[英]Converting a JSON Link into a Pandas DataFrame
Please look at the following explanation for the problem.请看下面的问题解释。 I have a JSON Data Source: https://data.cdc.gov/api/views/x8jf-txib/rows.json and I want to convert this Data into a Pandas Data frame.
I have a JSON Data Source: https://data.cdc.gov/api/views/x8jf-txib/rows.json and I want to convert this Data into a Pandas Data frame.

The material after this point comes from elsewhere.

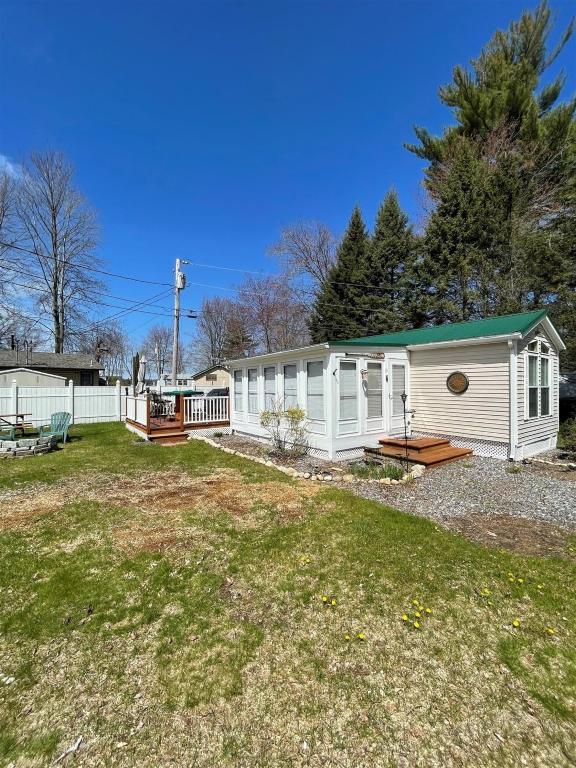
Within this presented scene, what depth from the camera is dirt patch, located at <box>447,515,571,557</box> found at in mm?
3598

If you look at the JSON Dataset, it consists of MetaData and then the Actual Data.如果您查看 JSON 数据集,它由元数据和实际数据组成。 I would like to have a way in which I can store Metadata in a different file while the Dataset in a different file in my local System.
我想有一种方法可以将元数据存储在不同的文件中,而将数据集存储在本地系统的不同文件中。
I have developed this method and I am not able to get it completely work for me:我已经开发了这种方法,但我无法让它完全适合我:
from urllib.request import urlopen
import json
# Get the dataset
url = "https://data.cdc.gov/api/views/x8jf-txib/rows.json"
response = urlopen(url)
# Convert bytes to string type and string type to dict
string = response.read().decode('utf-8')
json_obj = json.loads(string)
The above Step converts the JSON File in a Dictionary and when I try to convert it into Pandas Dataframe by using this:上述步骤将 JSON 文件转换为字典,当我尝试将其转换为 Pandas Dataframe 时:
pd.DataFrame([json_obj.items()])
I get the output as this:我得到 output 如下:
Please help me for this.请帮助我。 I appreciate it.
我很感激。
In Python, json.loads
gives you back a map/object if the JSON string was parsed properly.在 Python 中,如果 JSON 字符串被正确解析,
json.loads
会返回一个映射/对象。 I think what you want to construct the DataFrame
is the following:我认为您要构建
DataFrame
的内容如下:
df = pd.DataFrame.from_records(json_obj['data'])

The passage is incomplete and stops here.